Selected Source Material

  • López Durán, Fabiola, Eugenics in the Garden
  • Greenhalgh, Susan,  Just one Child
  • Minna Stern, Alexandra, Eugenic Nation

ESF 21 & 21A | Decolonial Thought |  Partha Shil

In recent years, the Rhodes Must Fall movement in South Africa has spurred on a vibrant and difficult discussion across the world, about the legacy of colonialism in the modern university. When we enter the university, do we really enter a space of a pure pursuit of knowledge? How do we make sense of the colonial foundations of the modern world?

What is it to decolonize our institutions, minds and politics? We will begin the course by developing a basic understanding of the contemporary call for decolonizing the university and of the field of postcolonial and decolonial scholarship.This course is designed as a deep engagement of contemporary struggles to decolonize, thinking critically about structures of power and injustice, and to search for languages of liberation.
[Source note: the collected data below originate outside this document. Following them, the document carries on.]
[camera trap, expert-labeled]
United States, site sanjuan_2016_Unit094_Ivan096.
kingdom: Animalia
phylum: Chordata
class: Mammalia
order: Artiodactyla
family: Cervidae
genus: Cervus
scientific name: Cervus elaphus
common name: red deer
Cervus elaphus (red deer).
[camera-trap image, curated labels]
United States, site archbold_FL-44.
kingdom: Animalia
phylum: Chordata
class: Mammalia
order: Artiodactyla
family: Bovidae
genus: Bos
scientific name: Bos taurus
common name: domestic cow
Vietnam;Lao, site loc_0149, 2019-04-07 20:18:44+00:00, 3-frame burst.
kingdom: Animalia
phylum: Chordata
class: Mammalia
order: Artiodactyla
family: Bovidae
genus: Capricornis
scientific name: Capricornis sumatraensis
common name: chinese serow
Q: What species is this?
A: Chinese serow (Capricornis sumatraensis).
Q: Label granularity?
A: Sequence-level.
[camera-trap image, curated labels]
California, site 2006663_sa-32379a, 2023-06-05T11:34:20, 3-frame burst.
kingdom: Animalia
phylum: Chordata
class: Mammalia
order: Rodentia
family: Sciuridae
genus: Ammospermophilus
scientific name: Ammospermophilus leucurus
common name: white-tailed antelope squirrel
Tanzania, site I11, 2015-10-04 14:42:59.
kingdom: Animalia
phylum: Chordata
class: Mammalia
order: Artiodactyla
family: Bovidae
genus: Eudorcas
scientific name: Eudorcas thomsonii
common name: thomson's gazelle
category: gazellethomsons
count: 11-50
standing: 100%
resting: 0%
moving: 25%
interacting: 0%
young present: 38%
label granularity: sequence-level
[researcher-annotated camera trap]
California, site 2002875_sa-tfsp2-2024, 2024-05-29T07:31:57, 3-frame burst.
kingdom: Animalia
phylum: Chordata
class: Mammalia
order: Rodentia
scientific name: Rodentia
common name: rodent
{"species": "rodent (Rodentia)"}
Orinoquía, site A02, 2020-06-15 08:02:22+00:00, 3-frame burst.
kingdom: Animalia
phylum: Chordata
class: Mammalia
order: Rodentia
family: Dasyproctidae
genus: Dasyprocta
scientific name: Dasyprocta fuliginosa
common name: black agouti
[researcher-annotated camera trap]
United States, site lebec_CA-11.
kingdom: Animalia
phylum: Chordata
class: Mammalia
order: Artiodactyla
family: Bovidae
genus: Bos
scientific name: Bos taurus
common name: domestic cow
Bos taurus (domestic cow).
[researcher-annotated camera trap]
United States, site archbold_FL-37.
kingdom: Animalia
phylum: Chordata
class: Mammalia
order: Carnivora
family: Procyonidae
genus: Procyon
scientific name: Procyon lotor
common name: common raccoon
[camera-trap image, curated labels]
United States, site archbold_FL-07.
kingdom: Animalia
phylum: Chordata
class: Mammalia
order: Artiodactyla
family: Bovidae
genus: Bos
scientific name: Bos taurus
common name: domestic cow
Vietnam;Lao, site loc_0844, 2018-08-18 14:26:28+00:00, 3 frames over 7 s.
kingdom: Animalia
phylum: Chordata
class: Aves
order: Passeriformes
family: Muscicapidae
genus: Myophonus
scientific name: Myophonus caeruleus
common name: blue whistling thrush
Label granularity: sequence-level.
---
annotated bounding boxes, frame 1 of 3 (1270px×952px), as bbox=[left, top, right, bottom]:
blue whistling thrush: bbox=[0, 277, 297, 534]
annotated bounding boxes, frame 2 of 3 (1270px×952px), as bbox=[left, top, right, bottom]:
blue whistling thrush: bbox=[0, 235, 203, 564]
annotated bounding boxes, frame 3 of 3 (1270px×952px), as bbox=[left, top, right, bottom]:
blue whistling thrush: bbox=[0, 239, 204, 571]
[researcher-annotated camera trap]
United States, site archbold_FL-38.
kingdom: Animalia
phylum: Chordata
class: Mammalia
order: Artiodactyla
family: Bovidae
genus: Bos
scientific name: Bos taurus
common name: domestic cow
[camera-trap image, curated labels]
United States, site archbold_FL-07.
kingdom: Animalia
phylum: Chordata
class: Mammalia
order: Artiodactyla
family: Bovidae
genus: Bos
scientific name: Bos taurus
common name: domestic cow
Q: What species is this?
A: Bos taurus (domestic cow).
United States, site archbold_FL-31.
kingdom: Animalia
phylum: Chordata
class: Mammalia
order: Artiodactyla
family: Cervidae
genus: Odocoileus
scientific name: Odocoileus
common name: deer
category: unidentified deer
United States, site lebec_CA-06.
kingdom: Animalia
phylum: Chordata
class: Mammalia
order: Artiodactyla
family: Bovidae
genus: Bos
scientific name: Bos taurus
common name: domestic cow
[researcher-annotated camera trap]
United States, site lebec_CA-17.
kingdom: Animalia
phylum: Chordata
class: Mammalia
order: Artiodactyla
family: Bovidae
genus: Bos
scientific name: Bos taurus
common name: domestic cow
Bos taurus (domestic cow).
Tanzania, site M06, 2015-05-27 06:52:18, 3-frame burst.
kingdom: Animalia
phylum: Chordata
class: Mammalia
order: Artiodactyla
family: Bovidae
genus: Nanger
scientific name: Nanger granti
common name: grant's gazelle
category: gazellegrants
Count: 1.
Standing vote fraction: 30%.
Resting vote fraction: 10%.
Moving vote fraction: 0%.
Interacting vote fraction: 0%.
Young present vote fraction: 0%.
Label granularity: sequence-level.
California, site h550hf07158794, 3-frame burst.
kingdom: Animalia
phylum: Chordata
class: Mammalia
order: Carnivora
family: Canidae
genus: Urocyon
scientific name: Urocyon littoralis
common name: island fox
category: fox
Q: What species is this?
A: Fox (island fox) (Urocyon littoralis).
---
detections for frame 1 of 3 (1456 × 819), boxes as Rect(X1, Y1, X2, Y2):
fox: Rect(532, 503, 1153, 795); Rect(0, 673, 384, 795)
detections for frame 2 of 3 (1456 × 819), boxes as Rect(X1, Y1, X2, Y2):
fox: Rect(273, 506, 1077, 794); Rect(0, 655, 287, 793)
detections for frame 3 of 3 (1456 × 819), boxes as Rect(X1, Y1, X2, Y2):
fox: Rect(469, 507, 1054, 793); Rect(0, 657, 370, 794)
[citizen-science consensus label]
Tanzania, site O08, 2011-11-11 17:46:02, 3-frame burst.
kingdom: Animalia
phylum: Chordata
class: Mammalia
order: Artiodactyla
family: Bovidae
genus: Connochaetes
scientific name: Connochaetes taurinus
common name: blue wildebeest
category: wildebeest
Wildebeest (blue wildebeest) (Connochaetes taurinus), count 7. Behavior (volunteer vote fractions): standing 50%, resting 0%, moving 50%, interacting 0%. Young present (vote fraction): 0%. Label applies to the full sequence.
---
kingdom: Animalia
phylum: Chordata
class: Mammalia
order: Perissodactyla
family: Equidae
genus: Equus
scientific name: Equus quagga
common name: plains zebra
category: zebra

This course satisfies the Aesthetic and Interpretive Inquiry or Exploring Difference and Power Way (AII or EDP).

Selected Source Material

  • Walter Rodney, How Europe Underdeveloped Africa
  • Nawal El Saadawi, The Hidden Face of Eve

ESF 23 & 23A | Heroes and Heroism | Yiqun Zhou

Drawing upon Chinese, Greek, and Roman literary, philosophical, and historical writings, the seminar would examine, in a comparative light, concepts of heroism and models of courage, fortitude, and leadership in these paradigmatic ancient traditions. Possible authors: Mencius, Sima Qian, Liu Xiang, Guan Hanqing, and Ji Junxiang; Homer, Aeschylus, Sophocles, Plato, Aristotle, Plutarch, Virgil, and Seneca. This course satisfies the Aesthetic and Interpretive Inquiry or Ethical Reasoning Way (AII or ER).

ESF 25 & 25A | Development and Dispossession | Nora Barakat

Many students come to Stanford hoping to “make the world a better place,” but what does that mean? Where do our ideas about human development, progress and improvement come from?  This class asks you to consider this goal from a global historical perspective, including but not limited to the Middle East.  How do ideas about human progress intersect with the development of nonhuman landscapes, built environments and infrastructure?  What are the intended and unintended consequences of the projects and plans these ideas inspire? In particular, we will examine how projects aimed at improvement have legitimated and shaped colonial expansion, large-scale infrastructure schemes, and population exchanges, alongside human experiences of dispossession, loss, and exile.  This course satisfies the Exploring Difference and Power or the Social Inquiry Way (EDP or SI).